Emerging Markets: Growing Demand for Credit & Debt Services Presents Profit Potential
However, remember that this will not happen tomorrow but something already underway, and the trend is gathering momentum quickly. Investors willing to take risks should study these emerging markets and look for companies benefiting from this trend. As with any investment or business, one must be ready to explore the companies to which one will deploy capital. If you are considering opening a business, visiting the country and making connections would be prudent; the key always starts small.
Final Thought:
Time, the ultimate teacher, will reveal the answer—but not before it kills all its students.

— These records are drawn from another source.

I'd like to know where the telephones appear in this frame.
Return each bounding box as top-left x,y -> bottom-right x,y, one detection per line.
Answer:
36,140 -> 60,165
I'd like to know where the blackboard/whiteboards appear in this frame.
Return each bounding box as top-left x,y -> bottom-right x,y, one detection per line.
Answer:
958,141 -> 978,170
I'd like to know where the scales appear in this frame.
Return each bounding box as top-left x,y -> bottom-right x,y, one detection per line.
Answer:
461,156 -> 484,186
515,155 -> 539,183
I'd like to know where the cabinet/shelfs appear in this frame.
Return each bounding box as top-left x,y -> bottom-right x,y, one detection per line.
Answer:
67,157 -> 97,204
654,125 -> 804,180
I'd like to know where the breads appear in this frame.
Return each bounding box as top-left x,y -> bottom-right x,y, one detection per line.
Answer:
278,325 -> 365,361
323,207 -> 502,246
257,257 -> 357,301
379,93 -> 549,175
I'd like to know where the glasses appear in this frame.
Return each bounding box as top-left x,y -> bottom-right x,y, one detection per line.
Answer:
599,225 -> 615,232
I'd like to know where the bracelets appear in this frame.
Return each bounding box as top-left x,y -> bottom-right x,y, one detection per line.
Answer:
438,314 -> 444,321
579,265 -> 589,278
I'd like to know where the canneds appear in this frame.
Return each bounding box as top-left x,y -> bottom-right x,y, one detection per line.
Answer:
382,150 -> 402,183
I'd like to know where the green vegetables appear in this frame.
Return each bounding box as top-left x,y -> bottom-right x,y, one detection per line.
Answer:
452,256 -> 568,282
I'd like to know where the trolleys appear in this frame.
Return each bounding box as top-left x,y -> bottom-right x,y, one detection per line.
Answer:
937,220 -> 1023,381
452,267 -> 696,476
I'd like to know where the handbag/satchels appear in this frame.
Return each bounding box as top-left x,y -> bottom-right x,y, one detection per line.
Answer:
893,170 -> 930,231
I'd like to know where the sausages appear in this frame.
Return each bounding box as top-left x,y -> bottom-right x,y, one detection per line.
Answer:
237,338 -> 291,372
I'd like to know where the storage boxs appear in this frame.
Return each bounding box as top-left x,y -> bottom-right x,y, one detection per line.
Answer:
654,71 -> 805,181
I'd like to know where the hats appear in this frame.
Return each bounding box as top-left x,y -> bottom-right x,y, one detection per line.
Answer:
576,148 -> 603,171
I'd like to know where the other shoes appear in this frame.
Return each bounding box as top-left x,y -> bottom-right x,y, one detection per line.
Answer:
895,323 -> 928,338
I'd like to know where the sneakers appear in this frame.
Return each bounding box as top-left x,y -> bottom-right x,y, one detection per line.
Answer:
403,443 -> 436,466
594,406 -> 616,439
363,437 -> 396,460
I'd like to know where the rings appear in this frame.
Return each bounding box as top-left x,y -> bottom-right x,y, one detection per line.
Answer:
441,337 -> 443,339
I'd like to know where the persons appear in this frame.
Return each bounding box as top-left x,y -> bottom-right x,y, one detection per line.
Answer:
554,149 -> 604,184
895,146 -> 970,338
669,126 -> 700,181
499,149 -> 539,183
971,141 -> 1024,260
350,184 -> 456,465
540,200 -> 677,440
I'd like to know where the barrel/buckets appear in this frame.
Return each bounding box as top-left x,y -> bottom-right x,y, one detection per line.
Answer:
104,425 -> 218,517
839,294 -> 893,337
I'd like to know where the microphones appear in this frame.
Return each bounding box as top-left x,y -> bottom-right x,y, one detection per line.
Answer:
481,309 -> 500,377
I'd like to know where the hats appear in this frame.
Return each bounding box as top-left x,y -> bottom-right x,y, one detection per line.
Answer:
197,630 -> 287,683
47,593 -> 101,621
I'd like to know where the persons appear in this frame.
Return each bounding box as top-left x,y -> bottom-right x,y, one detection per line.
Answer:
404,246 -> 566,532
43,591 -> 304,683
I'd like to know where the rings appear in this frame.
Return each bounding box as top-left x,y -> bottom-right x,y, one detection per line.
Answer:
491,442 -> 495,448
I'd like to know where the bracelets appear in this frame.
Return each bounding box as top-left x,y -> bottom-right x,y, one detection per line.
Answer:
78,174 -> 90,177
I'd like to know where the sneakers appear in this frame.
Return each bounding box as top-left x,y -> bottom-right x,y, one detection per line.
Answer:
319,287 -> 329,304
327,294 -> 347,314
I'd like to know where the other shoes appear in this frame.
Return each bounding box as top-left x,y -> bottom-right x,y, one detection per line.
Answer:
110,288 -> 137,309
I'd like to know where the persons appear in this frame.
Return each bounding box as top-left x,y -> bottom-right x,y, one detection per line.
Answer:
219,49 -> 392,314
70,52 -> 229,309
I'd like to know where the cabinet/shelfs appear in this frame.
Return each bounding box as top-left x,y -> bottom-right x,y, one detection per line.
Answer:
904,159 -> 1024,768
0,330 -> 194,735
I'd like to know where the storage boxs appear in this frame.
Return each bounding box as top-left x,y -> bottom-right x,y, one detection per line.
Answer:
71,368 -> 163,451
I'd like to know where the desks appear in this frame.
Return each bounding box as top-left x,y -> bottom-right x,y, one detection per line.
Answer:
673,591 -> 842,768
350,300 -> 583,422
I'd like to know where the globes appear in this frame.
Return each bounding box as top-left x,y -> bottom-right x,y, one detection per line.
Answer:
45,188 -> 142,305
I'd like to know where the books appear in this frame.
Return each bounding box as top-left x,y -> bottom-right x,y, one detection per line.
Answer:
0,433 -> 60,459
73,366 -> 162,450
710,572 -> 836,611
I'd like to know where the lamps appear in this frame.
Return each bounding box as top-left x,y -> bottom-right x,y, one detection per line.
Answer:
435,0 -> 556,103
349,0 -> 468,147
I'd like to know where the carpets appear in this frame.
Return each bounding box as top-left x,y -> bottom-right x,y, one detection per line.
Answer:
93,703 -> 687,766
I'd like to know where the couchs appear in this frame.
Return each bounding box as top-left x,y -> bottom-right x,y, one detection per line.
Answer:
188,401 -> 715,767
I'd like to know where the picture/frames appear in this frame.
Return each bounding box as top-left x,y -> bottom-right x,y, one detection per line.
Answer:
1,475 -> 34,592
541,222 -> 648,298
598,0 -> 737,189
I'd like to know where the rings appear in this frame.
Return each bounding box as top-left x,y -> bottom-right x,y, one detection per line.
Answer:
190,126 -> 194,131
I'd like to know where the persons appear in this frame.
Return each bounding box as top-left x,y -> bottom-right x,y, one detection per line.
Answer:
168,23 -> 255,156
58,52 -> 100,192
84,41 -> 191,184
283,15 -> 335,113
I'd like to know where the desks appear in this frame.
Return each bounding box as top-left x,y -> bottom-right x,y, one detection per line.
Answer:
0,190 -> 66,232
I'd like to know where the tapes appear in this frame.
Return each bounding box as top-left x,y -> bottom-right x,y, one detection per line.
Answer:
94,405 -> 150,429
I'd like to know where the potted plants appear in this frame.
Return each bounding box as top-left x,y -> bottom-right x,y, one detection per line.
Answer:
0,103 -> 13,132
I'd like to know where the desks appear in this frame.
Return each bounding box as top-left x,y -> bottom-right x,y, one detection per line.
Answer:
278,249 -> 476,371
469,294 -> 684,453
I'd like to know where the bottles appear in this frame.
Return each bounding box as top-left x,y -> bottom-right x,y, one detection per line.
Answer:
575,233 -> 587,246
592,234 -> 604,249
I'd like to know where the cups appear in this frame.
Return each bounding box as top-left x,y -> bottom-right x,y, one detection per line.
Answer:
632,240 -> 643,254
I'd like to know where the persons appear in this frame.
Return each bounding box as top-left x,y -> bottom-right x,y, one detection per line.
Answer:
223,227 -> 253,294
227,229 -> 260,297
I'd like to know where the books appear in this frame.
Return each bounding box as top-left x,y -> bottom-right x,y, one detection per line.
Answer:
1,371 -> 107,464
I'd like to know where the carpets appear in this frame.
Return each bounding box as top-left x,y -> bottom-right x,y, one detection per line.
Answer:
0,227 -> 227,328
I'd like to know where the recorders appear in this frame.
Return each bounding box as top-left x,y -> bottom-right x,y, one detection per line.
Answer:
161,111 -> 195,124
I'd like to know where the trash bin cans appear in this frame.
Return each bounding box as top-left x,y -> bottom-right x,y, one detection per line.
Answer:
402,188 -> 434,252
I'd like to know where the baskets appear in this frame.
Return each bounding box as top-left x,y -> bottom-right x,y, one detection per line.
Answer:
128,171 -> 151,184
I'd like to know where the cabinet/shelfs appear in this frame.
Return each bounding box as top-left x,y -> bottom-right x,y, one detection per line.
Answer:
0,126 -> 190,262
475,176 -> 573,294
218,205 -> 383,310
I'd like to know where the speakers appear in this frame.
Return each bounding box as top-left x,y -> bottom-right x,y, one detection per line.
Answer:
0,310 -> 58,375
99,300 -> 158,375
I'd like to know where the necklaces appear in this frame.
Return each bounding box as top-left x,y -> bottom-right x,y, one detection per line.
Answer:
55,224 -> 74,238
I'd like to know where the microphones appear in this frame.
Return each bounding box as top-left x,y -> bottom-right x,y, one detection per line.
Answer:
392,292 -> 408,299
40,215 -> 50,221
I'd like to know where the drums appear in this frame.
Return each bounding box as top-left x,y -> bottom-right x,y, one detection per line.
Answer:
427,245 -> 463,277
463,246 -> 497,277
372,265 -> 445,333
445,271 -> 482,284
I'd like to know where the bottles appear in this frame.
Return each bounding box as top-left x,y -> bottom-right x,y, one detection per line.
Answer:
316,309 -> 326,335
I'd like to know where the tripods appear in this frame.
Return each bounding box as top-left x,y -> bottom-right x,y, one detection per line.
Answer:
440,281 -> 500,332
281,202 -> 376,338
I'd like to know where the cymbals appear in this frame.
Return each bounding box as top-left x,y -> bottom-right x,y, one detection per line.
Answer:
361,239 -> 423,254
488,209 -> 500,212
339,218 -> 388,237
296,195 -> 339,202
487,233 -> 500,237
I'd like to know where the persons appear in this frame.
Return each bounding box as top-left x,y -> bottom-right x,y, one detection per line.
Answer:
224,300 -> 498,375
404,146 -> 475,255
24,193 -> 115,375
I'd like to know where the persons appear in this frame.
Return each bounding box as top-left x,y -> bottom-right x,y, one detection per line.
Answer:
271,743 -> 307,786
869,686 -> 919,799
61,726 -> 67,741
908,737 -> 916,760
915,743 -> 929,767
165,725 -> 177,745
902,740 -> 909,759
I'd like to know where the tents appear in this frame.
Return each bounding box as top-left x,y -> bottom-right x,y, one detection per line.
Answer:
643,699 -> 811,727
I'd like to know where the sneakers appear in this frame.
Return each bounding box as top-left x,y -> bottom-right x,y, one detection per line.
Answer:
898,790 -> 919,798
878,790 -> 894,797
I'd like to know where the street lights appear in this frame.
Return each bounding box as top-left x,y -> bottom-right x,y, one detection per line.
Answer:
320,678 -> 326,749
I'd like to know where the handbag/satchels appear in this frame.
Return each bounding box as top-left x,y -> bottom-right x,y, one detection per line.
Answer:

The world values the Seer above all men and has always done so. Nay, it values all men in proportion as they partake of the character of seers. The Elgin Marbles and the decision of John Marshall are valued for the same reason. What we feel in them is a painstaking submission to facts beyond the author’s control and to ideas imposed upon him by his vision. So with Beethoven’s Symphonies, with Adam Smith’s ”Wealth of Nations” — with any conceivable output of the human mind of which you approve. You love them because you say, ”These things were not made; they were seen.”